Sorry if this is poorly phrased, you can check out Frank Shostak's writings on the subject over at mises.org. They are much better written, plus some of them are loaded with statistics.

Matt Bower

Chris said...

Well, quite frankly I don't care for advertising. Though not for the same "oh, woe for the po' folks" reasons as David's friend. I can't stand the stupid and banal quality of modern advertising. Yuck! I would gladly pay a premium to skip advertising and I have considered saving up the money to buy myself a Tivo. This is also why I greatly appreciate the fine programs on HBO which actually provide 60 minutes of a show in the 60 minute slot, instead of the 44 minutes of actual programming that is available on the networks.

On a related note however, I have often contemplated the idea of a network that is solely devoted to advertising. Essentially it would a 24 commercial network (in the same vein as FoxNews and CNN, except commercials instead of news.) I certainly think there must be as much a market for this as there is for 24 hour news programming. Consider how many people tune into the Super Bowl each year just to watch the commercials. With an entire network devoted to advertising, the minute rate for advertising would be much cheaper than on other networks and this would allow a company to devote more of it's PR budget to the quality of the advertisement instead of to the price charged for advertising itself. Not a bad idea, if I do say so myself. Anyone interested?

David said...

Matt, to a certain extent you are right, but I doubt that the government is really saving us through the central bank. You said,

"If they are saving less, then less funds are available for future production."

Cetibus paribus, you are right. But we don't live in a cetibut paribus world. The real strength comes from international investers who are putting their money in our economy in droves. The capital flow of the ocuntry is about $55.8 billion. This money doesn't dissappear; it goes to companies who put it in saving accounts for later spending.

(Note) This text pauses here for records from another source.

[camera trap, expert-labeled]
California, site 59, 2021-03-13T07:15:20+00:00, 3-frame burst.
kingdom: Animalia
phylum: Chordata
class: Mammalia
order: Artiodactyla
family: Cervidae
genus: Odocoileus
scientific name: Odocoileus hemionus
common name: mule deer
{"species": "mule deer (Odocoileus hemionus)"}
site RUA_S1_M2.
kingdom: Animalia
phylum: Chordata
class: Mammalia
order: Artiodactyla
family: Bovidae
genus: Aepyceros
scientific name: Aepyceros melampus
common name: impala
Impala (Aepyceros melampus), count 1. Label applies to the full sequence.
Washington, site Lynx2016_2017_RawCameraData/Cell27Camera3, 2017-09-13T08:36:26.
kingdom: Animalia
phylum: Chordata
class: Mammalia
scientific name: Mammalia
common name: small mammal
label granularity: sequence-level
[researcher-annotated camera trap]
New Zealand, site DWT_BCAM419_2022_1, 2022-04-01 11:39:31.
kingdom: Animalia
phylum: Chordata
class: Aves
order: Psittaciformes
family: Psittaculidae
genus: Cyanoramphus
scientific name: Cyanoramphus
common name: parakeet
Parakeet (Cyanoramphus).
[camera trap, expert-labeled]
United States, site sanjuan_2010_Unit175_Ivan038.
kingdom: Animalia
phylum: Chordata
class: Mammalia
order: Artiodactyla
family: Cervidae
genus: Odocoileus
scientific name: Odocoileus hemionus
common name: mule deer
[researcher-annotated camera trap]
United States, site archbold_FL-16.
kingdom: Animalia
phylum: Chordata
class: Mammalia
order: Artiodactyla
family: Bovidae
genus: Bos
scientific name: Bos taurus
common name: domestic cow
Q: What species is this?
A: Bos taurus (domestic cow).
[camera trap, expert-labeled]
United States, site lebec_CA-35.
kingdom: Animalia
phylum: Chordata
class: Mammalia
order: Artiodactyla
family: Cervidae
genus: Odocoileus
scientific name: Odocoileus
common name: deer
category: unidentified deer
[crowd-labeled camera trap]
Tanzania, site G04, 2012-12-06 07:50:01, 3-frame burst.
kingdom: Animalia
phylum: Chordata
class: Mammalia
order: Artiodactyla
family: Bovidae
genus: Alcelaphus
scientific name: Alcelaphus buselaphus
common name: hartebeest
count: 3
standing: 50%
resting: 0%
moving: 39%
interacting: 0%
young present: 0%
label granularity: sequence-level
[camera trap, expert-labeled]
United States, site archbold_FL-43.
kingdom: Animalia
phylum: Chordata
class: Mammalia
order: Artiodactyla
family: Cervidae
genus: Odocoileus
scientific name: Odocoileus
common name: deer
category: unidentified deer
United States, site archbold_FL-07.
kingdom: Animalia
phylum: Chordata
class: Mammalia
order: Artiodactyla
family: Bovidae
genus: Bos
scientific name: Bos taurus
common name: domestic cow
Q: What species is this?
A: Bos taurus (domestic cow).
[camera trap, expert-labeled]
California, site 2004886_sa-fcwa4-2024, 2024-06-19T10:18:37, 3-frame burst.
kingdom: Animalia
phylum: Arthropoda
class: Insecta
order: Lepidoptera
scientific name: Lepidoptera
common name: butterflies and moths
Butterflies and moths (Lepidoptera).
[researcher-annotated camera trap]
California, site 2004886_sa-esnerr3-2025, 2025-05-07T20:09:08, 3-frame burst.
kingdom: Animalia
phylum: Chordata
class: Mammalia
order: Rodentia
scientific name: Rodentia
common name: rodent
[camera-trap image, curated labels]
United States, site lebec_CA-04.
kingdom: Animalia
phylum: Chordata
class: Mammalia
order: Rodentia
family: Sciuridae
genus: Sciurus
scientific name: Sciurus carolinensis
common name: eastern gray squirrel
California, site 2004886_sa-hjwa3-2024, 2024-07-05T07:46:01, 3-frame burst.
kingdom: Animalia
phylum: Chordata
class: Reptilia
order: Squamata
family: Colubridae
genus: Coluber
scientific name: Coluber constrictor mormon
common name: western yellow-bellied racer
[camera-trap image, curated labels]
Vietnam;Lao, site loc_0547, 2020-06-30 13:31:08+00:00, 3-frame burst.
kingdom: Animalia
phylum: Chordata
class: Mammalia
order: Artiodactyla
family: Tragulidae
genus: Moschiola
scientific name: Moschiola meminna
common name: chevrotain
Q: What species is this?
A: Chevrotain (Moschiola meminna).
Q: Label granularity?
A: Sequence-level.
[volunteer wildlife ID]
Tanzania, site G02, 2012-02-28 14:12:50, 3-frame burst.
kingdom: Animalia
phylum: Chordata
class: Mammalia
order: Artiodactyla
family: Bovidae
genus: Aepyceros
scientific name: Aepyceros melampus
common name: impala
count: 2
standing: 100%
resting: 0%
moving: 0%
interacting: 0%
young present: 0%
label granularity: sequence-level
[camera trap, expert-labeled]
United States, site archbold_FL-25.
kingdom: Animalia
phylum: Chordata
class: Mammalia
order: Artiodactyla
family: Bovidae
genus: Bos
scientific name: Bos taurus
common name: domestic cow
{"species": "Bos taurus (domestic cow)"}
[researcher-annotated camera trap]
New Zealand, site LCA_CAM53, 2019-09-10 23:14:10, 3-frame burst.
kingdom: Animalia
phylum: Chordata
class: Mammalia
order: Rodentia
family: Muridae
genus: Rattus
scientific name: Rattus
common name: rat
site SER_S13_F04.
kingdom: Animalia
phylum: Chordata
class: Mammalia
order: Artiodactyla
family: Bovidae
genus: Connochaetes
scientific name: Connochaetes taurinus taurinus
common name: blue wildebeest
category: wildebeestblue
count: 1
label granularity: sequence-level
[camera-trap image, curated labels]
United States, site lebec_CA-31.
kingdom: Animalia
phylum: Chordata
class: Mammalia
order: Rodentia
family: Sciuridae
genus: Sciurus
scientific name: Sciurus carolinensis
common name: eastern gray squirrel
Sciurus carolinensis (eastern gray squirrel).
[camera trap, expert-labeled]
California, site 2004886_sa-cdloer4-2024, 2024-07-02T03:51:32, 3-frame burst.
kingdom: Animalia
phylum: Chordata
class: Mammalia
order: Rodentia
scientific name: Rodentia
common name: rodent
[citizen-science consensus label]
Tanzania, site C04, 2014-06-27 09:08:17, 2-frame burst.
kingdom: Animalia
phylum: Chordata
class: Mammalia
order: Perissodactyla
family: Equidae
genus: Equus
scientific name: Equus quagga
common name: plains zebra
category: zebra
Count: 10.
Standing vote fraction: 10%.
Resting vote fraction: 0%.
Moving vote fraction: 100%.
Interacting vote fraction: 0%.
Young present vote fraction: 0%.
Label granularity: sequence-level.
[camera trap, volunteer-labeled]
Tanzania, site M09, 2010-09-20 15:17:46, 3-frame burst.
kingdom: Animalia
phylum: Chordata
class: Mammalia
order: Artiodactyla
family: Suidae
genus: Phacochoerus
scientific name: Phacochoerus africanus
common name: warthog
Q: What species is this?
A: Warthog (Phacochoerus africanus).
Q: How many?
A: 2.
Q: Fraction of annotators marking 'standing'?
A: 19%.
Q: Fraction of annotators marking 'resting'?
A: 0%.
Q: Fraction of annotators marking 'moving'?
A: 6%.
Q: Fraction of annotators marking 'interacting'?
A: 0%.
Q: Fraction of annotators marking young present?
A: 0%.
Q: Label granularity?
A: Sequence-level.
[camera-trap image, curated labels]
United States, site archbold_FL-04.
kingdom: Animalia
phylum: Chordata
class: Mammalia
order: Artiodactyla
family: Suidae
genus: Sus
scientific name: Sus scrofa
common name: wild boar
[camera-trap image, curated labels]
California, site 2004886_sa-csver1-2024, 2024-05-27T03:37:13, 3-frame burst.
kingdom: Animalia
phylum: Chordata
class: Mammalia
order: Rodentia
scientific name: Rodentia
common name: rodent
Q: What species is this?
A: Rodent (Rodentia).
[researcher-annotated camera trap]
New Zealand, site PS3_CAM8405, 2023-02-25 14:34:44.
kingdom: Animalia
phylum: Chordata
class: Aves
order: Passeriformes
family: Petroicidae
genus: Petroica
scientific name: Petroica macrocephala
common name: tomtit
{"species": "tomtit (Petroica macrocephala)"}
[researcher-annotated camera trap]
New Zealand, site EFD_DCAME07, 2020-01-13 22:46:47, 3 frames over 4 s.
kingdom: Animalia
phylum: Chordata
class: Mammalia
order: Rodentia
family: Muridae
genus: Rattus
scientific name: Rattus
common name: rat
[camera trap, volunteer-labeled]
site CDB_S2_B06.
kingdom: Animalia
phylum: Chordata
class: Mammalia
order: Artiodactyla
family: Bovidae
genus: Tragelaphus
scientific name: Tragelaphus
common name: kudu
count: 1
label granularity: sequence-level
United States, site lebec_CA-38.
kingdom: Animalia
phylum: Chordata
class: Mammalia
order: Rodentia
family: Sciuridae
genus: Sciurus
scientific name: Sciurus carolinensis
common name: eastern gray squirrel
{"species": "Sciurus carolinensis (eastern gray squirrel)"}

The problem is the government's fiddling with the interest rate which actually depresses the amount of money that could go into banks. If interest rates were left alone, they would rise...more people and firms would put money in the bank and fewer people would take out loans for consumption.

membower said...

David,

"...to a certain extent you are right, but I doubt that the government is really saving us through the central bank."

I hope I didn't come off as trying to argue that the government is saving us through the central bank. My point was that the government causes adverse economic effects, but I probably wasn't clear enough.

"You said,

'If they are saving less, then less funds are available for future production.'

Cetibus paribus, you are right. But we don't live in a cetibut paribus world. The real strength comes from international investers who are putting their money in our economy in droves. The capital flow of the ocuntry is about $55.8 billion. This money doesn't dissappear; it goes to companies who put it in saving accounts for later spending."

You're absolutely right. But we can't assume that those thrifty asians (the ones sitting on piles and piles of dollars) will finance our lifestyle forever, can we?

"The problem is the government's fiddling with the interest rate which actually depresses the amount of money that could go into banks. If interest rates were left alone, they would rise...more people and firms would put money in the bank and fewer people would take out loans for consumption."

Right on! That was what I was trying to say, but your counterfactual example is much clearer.